Prospect that Opec might cut supply boosts oil price

London — Oil rose for a fourth session in a row on Monday, buoyed by the prospect that top exporter Saudi Arabia will push Opec and maybe Russia to cut supply towards the end of 2018.

Brent crude futures were up 24 US cents at $67.00 a barrel by 10am GMT, while US futures rose 38c to $56.84.

“Oil prices continued to recover … [as] the market will be watching closely for the possible impact of a [supply] cut,” said Sukrit Vijayakar, director of Indian energy consultancy Trifecta.

Oil cartel Opec, led by Saudi Arabia, is pushing for the group and its partners to reduce output by one-million to 1.4-million barrels per day to prevent a build-up of unused fuel.

“It appears that the market takes a production cut for granted.
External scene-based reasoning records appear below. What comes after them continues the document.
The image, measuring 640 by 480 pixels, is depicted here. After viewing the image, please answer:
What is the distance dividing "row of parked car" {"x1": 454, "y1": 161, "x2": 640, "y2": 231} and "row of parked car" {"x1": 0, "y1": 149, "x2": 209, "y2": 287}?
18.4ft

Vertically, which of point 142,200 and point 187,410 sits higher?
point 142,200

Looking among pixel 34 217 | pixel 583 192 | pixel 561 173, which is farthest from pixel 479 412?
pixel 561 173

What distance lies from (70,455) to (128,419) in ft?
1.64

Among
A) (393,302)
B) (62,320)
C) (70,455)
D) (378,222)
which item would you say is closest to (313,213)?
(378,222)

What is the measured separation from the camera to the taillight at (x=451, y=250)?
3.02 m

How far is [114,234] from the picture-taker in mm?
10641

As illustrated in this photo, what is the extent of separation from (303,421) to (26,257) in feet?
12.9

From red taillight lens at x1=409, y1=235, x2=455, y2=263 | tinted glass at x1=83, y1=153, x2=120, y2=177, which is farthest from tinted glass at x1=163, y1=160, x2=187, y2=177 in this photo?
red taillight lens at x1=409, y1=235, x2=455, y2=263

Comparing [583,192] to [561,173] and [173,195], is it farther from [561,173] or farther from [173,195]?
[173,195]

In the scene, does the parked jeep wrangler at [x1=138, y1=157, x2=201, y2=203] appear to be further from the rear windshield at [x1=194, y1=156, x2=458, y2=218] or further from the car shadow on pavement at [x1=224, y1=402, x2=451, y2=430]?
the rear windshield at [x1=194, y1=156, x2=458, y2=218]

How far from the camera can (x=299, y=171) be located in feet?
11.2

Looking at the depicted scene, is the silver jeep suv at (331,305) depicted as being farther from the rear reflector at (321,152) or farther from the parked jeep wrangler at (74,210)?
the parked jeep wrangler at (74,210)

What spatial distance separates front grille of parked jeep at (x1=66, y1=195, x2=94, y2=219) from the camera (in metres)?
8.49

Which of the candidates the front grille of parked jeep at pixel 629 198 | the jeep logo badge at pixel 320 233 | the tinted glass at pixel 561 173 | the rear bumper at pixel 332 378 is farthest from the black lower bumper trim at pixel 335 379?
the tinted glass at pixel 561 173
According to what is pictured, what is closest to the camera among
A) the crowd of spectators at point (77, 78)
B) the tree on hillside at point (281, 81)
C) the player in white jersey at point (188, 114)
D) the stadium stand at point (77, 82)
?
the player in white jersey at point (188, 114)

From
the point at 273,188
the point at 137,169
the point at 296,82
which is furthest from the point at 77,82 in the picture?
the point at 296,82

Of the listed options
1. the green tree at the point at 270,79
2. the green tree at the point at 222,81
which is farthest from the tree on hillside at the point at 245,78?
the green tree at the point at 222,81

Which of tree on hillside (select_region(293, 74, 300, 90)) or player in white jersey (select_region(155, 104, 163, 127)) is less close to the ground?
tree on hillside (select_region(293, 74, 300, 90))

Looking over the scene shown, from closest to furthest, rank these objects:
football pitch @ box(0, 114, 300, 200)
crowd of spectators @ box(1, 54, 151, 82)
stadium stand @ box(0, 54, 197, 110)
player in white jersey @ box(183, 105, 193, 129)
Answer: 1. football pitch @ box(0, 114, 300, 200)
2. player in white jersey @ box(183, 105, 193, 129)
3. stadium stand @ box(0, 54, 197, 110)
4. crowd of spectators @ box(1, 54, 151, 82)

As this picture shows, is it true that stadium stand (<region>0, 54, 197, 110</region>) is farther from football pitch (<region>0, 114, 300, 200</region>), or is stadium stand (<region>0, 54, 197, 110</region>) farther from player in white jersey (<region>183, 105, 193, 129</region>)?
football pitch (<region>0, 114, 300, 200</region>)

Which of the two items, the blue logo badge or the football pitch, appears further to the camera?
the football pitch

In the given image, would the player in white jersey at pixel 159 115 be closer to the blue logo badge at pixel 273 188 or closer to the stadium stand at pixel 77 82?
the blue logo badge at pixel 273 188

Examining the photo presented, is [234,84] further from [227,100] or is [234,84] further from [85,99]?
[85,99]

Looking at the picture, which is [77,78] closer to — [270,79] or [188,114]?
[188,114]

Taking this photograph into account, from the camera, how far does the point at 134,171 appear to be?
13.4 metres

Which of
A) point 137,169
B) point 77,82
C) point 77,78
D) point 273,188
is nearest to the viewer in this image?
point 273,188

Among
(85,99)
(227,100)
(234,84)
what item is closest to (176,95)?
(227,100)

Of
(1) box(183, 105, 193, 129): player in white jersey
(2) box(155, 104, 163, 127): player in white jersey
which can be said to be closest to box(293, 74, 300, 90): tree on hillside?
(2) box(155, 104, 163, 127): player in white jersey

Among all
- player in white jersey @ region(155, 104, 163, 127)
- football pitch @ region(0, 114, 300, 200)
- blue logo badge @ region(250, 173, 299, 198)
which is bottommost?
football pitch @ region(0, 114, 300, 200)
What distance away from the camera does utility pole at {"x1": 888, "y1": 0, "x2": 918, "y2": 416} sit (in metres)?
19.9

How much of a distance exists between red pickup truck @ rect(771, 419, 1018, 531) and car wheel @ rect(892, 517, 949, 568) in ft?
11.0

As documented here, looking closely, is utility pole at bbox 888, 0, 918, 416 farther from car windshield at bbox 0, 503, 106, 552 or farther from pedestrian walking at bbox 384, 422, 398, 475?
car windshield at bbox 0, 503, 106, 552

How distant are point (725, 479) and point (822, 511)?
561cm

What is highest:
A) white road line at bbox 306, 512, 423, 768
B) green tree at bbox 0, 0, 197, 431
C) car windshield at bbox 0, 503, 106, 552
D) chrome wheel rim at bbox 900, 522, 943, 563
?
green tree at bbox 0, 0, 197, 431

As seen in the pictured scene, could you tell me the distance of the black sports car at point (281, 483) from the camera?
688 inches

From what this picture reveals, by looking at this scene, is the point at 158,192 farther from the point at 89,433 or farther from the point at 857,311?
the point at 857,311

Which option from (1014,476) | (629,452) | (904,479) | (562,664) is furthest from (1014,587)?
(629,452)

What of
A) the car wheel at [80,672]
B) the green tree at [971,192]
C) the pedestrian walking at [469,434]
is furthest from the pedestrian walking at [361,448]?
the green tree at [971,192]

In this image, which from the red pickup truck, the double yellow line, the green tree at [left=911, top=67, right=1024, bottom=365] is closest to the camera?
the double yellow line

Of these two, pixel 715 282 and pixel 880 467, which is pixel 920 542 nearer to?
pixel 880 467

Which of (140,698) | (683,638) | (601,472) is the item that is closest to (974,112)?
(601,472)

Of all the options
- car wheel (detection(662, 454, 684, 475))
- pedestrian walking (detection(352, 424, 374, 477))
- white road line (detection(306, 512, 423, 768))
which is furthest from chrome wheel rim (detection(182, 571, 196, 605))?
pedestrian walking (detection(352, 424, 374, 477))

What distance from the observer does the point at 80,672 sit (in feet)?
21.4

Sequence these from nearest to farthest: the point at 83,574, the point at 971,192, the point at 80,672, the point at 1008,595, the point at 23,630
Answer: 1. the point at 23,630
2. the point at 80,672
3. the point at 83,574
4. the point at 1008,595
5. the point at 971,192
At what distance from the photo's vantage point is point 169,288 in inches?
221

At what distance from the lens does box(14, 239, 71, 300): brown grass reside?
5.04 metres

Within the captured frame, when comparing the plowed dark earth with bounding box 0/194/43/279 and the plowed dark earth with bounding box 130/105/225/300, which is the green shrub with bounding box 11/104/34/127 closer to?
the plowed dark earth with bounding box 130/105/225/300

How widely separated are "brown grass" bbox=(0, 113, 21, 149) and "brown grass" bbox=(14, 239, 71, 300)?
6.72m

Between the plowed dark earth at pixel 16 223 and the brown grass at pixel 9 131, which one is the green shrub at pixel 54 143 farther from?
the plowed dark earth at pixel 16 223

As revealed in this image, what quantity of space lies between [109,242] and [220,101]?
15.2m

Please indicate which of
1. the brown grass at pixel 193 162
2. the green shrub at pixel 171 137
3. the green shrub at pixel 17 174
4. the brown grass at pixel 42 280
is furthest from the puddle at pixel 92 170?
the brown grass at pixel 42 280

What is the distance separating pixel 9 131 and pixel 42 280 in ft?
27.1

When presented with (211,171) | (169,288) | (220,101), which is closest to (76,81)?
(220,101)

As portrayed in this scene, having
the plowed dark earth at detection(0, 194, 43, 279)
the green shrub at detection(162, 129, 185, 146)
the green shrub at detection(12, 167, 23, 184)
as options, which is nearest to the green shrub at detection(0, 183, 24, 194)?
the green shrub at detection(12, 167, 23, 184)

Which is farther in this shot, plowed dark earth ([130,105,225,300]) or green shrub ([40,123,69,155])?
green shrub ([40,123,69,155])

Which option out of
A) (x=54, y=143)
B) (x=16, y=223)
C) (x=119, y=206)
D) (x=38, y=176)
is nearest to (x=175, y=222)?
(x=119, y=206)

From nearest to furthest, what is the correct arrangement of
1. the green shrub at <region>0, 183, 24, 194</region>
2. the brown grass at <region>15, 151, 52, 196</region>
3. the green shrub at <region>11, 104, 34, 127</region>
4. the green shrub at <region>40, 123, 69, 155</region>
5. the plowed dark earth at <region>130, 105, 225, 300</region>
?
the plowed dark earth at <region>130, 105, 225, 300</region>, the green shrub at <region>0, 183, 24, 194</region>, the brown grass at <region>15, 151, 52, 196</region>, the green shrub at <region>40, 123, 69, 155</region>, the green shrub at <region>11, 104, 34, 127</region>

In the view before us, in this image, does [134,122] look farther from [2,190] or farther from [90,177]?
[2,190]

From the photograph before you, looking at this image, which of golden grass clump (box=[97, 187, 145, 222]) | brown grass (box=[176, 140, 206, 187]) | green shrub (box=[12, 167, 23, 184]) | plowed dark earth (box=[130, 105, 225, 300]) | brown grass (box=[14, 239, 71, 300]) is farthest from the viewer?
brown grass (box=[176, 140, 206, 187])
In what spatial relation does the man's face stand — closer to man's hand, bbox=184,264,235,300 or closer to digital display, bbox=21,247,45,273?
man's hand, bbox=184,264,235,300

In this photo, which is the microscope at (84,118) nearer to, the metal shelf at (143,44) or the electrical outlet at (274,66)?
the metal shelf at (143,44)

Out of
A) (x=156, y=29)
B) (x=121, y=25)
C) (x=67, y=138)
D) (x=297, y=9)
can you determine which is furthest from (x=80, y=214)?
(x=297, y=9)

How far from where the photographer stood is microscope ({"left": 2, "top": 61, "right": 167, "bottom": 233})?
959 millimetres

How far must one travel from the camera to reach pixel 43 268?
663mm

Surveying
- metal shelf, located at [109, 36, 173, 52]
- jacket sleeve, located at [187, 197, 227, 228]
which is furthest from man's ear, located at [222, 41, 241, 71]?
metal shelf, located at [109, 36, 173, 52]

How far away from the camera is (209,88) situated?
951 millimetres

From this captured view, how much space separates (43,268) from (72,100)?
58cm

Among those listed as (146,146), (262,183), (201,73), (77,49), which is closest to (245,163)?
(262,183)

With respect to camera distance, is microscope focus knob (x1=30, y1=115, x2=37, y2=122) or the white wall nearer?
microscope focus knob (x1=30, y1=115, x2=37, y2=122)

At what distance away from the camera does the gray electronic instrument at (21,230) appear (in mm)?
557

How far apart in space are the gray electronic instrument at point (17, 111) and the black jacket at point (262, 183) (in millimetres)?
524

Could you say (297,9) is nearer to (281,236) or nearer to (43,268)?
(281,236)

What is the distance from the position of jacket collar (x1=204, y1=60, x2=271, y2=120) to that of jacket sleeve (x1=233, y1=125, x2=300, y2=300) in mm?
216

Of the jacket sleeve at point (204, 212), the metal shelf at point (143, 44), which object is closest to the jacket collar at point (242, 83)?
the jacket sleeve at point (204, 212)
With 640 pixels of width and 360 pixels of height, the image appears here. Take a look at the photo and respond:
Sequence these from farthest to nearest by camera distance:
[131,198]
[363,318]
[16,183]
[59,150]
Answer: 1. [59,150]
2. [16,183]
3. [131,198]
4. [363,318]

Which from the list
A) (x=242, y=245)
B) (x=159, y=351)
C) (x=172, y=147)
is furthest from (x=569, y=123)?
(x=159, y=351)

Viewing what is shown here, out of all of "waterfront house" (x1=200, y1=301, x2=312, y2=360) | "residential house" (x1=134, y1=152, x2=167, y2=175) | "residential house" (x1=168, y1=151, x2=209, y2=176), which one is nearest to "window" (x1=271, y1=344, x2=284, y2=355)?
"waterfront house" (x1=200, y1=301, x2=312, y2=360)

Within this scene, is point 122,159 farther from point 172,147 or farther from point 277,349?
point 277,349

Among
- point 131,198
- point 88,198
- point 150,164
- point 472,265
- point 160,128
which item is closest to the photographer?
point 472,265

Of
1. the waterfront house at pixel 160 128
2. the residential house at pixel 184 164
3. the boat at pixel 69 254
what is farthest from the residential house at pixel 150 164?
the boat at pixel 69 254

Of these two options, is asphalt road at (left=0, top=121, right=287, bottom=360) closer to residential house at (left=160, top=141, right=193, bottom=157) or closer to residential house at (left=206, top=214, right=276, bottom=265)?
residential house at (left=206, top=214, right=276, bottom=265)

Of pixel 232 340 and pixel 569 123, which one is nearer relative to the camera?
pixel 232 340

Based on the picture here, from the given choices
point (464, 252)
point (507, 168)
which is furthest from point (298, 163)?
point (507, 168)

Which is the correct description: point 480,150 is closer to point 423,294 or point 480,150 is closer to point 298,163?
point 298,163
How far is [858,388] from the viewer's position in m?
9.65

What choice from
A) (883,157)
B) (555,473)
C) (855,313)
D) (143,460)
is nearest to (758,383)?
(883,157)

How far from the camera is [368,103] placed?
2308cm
We’ll see if it is right after the next Opec meeting on December 6. It is not unreasonable to anticipate stable prices until then,” PVM Oil Associates strategist Tamas Varga said.

Russian Energy Minister Alexander Novak said on Monday that Russia, which is not an Opec member, planned to sign a partnership agreement with the group, and that details would be discussed at Opec’s December 6 meeting in Vienna.

Despite Monday’s gains, Brent is almost 25% below early October’s 2018 peak of $86.74, as evidence of slowing demand has materialised and output from the US, Russia and Saudi Arabia hit historic highs.

A US decision to grant waivers to some of Iran’s oil customers, who faced the prospect of a drop-off in supply from sanctions that came into force in early November, has also helped soothe concern about availability of crude.

A trade dispute between the US and China is one reason investors are a lot warier about the outlook for oil demand growth in 2019.

Fund managers cut their bullish exposure to crude futures and options to the lowest since mid-2017 earlier in November.

Weekly exchange data shows money managers hold a combined net long position equivalent to about 364-million barrels of US and Brent crude futures and options, down from more than 800-million barrels two months ago.

“The main trend remains bearish as investors no longer believe in a risk of supply tightness for crude,” ActivTrades chief analyst Carlo Alberto De Casa said.